詳細については、「PowerShell または Graph エクスプローラーを使用するための前提条件」をご覧ください。

Azure portal

Azure portal を使用して Azure AD ロールを割り当てるには、これらの手順に従います。 Azure AD Privileged Identity Management (PIM) が有効になっているかどうかによって、エクスペリエンスは異なります。

ロールの割り当て

  1. Azure portal にサインインします。

  2. [Azure Active Directory]>[ロールと管理者] を選択して、利用可能なすべてのロールの一覧を表示します。
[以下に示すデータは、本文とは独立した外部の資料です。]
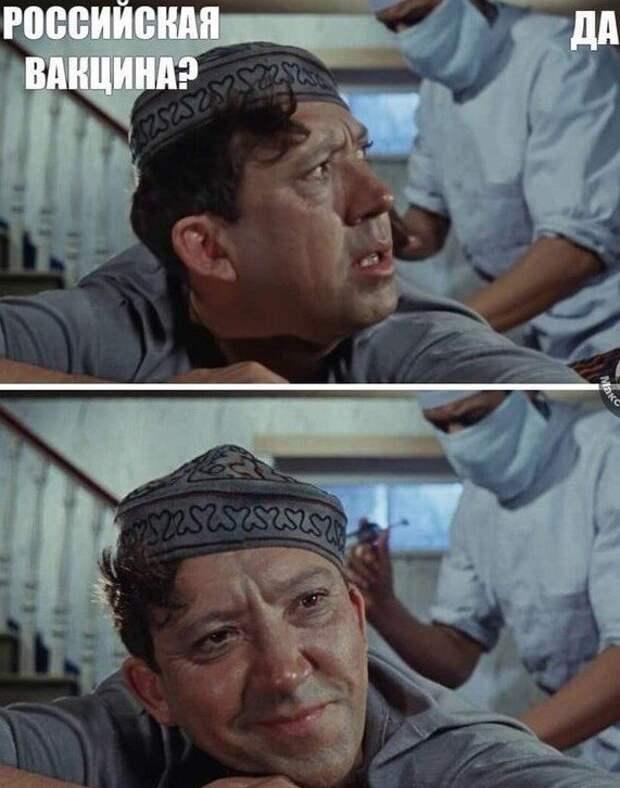 Новые мемы про коронавирус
    Azure Active Directory の [ロールと管理者] ページのスクリーンショット。

  3. 必要なロールを見つけます。 検索ボックスまたは [Add filters](フィルターの追加) を使用して、ロールをフィルター処理できます。

  4. ロール名を選択してロールを開きます。 ロールの横にチェック マークを付けないでください。

    ロールの選択を示すスクリーンショット。

  5. [割り当ての追加] を選択し、このロールに割り当てるユーザーを選択します。

    次の図とは異なる内容が表示される場合は、PIM が有効になっている可能性があります。 次のセクションを参照してください。

    選択したロールの [割り当ての追加] ウィンドウのスクリーンショット。

  6. [追加] を選択してロールを割り当てます。

PIM を使用してロールを割り当てる

Azure AD Privileged Identity Management (PIM) が有効になっている場合は、追加のロールの割り当て機能が提供されます。 たとえば、ユーザーをロールの対象にしたり、期間を設定したりできます。 PIM が有効な場合、Azure portal を使用してロールを割り当てる方法は 2 つあります。 [ロールと管理者] ページまたは PIM エクスペリエンスを使用できます。 どちらの方法でも同じ PIM サービスが使用されます。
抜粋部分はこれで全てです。